Türkiye’deki RES kurulu gücünün yaklaşık üçte birinin İzmir-Manisa-Balıkesir üçgeninde yer aldığını hatırlatan Sevimli, İZBAŞ’ın da bu üçgenin tam merkezinde konumlandığını vurguladı. İzmir’in yenilenebilir enerjide, dünyada örneği olmayan bir kümelenmeye sahip olduğu bilgisini veren Sevimli, şöyle devam etti: “Türkiye’deki dört türbin kanadı fabrikasının tamamına, yedi kule fabrikasının dördüne, iki döküm tesisinden birisine ev sahipliği yapan bir şehirde bulunuyoruz. Rüzgâr enerjisinde bu ölçekte kümelenen dünyada başka bir şehir yok. İzmir’de rüzgâr sanayisinde faaliyet gösteren firmalar, Türk rüzgâr endüstrisinin toplam cirosunun yüzde 85’ini oluşturuyor. Güneş enerjisinde İzmir ve yakın çevresinde çok sayıda panel üreticisi ve EPC firması faaliyet gösteriyor. Türkiye, halen yaklaşık 160 bin konutun ısınmasını jeotermal enerji ile karşılarken, bunun yüzde 26’sını tek başına İzmir temsil ediyor. Balçova, Narlıdere, Dikili ve Bergama’da 42 bin konutu temiz ve yerli bir kaynak olan jeotermal ile ısıtıyoruz.

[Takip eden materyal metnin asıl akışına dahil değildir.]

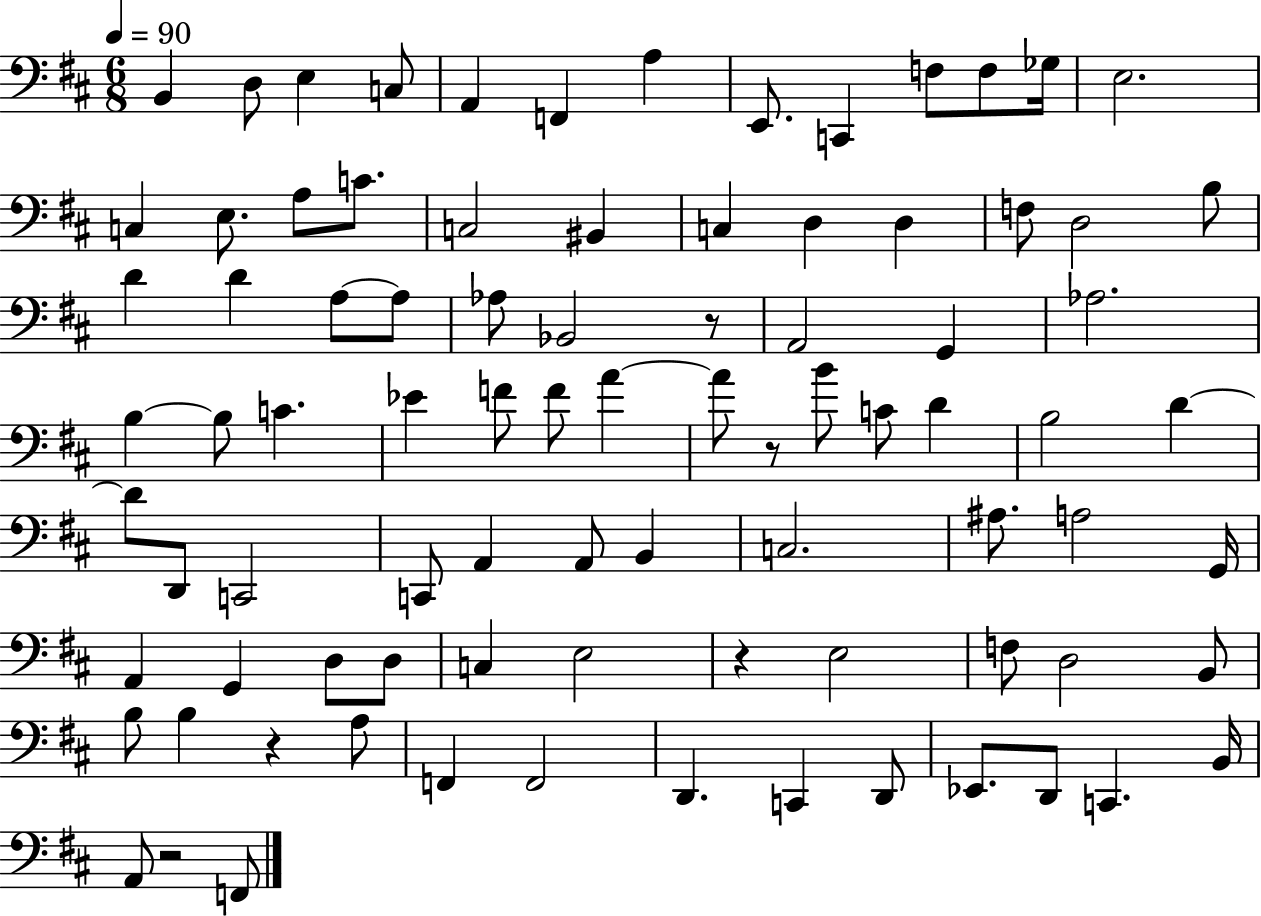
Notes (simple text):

B2/q D3/e E3/q C3/e A2/q F2/q A3/q E2/e. C2/q F3/e F3/e Gb3/s E3/h. C3/q E3/e. A3/e C4/e. C3/h BIS2/q C3/q D3/q D3/q F3/e D3/h B3/e D4/q D4/q A3/e A3/e Ab3/e Bb2/h R/e A2/h G2/q Ab3/h. B3/q B3/e C4/q. Eb4/q F4/e F4/e A4/q A4/e R/e B4/e C4/e D4/q B3/h D4/q D4/e D2/e C2/h C2/e A2/q A2/e B2/q C3/h. A#3/e. A3/h G2/s A2/q G2/q D3/e D3/e C3/q E3/h R/q E3/h F3/e D3/h B2/e B3/e B3/q R/q A3/e F2/q F2/h D2/q. C2/q D2/e Eb2/e. D2/e C2/q. B2/s A2/e R/h F2/e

Bir tarım kenti olan İzmir, özellikle kırsal alanlarında tarım ve kentsel atık kaynaklı ciddi büyüklükte Biyokütle enerjisi potansiyeli barındırıyor. Bugün sıfır noktasında olduğumuz Yeşil Hidrojen üretiminde de İzmir bir hub olma potansiyeline sahip. AB Yeşil Mutabakatı ve 2026 itibarıyla fiilen başlayacak Sınırda Karbon Düzenlemesi uygulamasından en fazla etkilenecek sektörler demir-çelik, çimento, cam, plastik, petrokimya ve rafineri geliyor. Türkiye’de demir-çelik üretiminin yüzde 25’i, rafinaj kapasitesinin yüzde 55’i, petrokimya üretiminin tamamı İzmir sınırlarında yapılıyor. Bu sektörler an itibarıyla Yeşil Hidrojen üretimine odaklanan pek çok yatırım planlıyor. Bugün sessiz gibi görünse de çok yakında Yeşil Hidrojen üretiminde İzmir’i bir merkez kent olarak göreceğiz.”
“İZBAŞ olarak denizüstü RES yatırımlarını dikkatle izliyoruz”
İZBAŞ Yönetim Kurulu Başkanı Eyüp Sevimli, Türkiye’nin sıfır noktasında olduğu ve büyük potansiyel vadeden yenilenebilir enerji kaynağının denizüstü (offshore) rüzgâr enerjisi santralleri olduğunu söyledi. İZBAŞ olarak denizüstü RES’lerde ana ve yan sanayi ekipman üretiminde doğrudan söz sahibi olmak istediklerini sözlerine ekleyen Sevimli, “İzmir karasal RES’lerde tüm dünyanın alkışladığı başarısını denizüstü RES’ler ile perçinleyebilir. Mevcut kümelenme başarısı İzmir’i bu alanda Ege, Akdeniz ve Karadeniz havzasının en önemli üretim merkezlerinden birisi yapabilir. İlk kanat, ilk kule, ilk nasel, ilk Ar-Ge tesisinin olduğu bir kent İzmir ve bu üretimleri yaparken hiçbir eksiğimiz bulunmuyor” dedi.